Created on 01-21-2015 03:51 AM - edited 09-16-2022 02:19 AM
Hi ,
I am running my spark program on yarn. but i am getting below endless message on console.
15/01/22 01:12:13 INFO cluster.YarnClientSchedulerBackend: Application report from ASM:
appMasterRpcPort: -1
appStartTime: 1421868378949
yarnAppState: ACCEPTED
I am using Cloudera 5.2 and setting HADOOP_CONF_DIR
export HADOOP_CONF_DIR="/etc/hadoop/conf"

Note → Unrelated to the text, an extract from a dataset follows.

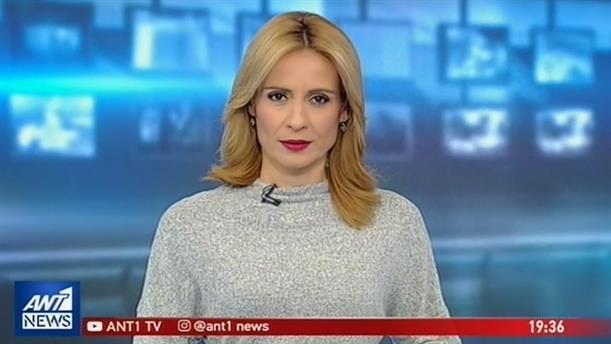 ANT1 NEWS 16-12-2018 ΣΤΙΣ 19:30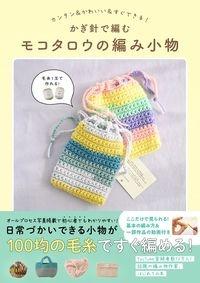 かぎ針で編むモコタロウの編み小物 カンタン&かわいい&すぐできる!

Running using below command. Please suggest me if I am missing any configuration
spark-submit --master yarn --class alu.ausdc.analitics.sparkEx.ParallelizeEx sparkanalitics-1.jar
ParallelizeEx.java:
package alu.ausdc.analitics.sparkEx;
import java.util.Arrays;
import org.apache.spark.Accumulator;
import org.apache.spark.SparkConf;
import org.apache.spark.api.java.JavaRDD;
import org.apache.spark.api.java.JavaSparkContext;
import org.apache.spark.api.java.function.Function;
import org.apache.spark.api.java.function.Function2;
/**
* @author sangalar
*
*/
public class ParallelizeEx {
public static void main(String[] args) {
SparkConf conf = new SparkConf().setAppName("ParallelizeEx")/*.setMaster("local")*/;
JavaSparkContext sc = new JavaSparkContext(conf);
JavaRDD<String> lines = sc.parallelize(Arrays.asList("pandas", "i like pandas"));
System.out.println("No. lines: "+lines.count());//2
final Accumulator<Integer> i=sc.accumulator(0);
JavaRDD<Integer> line = lines
.map(new Function<String, Integer>() {
public Integer call(String s) {
i.add(1);
return s.split(" ").length;
}
});
int totalWords=line.reduce(new Function2<Integer, Integer, Integer>() {
public Integer call(Integer arg0, Integer arg1) throws Exception {
// TODO Auto-generated method stub
return arg0+arg1;
}
});
System.out.println("totalWords: "+ totalWords);
}
}
thanks,
Shekhar Reddy.